Please transcribe the part of the listing that opens with its first line and closes with the line containing "<instances>", both ends included. Leave the pictures out of your copy.
** Start **
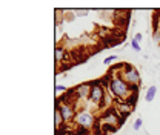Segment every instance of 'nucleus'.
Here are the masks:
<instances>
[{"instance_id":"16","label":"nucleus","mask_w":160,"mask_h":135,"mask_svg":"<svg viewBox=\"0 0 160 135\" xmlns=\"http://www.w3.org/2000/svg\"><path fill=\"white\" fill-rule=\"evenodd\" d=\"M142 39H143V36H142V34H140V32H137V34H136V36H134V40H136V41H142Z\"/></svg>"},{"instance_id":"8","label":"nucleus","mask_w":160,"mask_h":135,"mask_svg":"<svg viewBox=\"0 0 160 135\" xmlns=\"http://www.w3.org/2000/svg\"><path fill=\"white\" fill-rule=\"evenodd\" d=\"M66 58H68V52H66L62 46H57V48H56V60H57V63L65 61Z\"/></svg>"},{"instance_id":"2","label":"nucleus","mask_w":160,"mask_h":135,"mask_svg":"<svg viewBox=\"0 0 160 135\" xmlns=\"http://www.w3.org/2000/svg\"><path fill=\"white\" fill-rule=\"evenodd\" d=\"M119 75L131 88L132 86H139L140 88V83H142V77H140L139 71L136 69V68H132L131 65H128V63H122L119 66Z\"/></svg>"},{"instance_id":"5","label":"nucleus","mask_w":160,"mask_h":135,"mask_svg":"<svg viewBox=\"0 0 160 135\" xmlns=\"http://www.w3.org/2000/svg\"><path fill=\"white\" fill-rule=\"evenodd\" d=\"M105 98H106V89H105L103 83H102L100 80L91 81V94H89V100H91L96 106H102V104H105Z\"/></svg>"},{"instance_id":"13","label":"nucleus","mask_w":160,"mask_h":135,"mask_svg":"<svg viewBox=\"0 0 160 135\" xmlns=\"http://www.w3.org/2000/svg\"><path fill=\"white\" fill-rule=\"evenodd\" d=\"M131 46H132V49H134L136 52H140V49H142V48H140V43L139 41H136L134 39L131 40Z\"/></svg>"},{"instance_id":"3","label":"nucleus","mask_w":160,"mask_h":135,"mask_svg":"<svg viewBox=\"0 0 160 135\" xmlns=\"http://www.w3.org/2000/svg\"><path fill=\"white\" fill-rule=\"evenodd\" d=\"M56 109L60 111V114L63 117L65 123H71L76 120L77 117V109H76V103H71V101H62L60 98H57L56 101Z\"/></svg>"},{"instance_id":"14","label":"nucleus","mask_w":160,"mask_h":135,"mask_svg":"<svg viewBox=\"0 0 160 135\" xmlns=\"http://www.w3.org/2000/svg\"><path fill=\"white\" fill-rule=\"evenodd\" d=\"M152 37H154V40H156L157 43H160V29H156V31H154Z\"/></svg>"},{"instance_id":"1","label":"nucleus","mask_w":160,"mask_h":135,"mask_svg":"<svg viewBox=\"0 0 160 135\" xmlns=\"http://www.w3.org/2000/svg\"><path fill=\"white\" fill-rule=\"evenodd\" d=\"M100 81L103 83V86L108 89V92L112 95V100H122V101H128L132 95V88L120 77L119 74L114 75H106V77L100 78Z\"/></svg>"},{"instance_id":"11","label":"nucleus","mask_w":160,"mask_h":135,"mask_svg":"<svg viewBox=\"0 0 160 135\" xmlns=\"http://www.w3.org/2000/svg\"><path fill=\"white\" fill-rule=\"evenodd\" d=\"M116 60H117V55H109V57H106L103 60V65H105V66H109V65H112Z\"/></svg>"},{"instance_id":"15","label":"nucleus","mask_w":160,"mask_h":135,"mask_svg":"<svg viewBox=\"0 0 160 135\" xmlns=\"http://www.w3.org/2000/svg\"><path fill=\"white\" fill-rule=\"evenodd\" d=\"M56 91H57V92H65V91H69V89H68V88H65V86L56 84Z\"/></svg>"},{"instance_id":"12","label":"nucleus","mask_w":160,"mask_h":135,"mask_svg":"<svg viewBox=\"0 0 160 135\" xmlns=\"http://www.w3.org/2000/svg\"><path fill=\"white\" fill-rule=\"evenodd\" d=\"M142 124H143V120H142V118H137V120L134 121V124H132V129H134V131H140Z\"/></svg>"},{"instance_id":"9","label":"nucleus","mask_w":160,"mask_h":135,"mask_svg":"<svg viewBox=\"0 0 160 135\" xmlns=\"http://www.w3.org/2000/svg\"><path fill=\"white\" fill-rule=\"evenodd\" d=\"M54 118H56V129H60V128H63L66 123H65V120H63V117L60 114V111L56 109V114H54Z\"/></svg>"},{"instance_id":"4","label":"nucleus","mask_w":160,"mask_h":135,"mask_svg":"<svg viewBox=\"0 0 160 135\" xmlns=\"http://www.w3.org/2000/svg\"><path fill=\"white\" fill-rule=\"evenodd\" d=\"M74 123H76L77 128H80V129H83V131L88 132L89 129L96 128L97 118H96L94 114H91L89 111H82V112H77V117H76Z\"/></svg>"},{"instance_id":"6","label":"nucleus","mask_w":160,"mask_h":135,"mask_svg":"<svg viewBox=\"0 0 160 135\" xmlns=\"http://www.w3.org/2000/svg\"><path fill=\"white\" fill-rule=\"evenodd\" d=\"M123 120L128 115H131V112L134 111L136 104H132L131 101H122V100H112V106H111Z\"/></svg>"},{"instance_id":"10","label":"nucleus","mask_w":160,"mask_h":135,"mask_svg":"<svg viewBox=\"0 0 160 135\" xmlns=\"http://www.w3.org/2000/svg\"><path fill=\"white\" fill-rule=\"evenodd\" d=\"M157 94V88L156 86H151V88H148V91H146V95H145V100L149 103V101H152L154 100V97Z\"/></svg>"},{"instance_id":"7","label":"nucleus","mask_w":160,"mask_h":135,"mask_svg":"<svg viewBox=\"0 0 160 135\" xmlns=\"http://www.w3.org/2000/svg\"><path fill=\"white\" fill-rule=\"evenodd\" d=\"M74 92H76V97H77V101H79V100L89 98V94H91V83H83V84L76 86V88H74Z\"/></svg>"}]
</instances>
** End **
- SOLUTION BELOW -
Segment every instance of 'nucleus'.
Here are the masks:
<instances>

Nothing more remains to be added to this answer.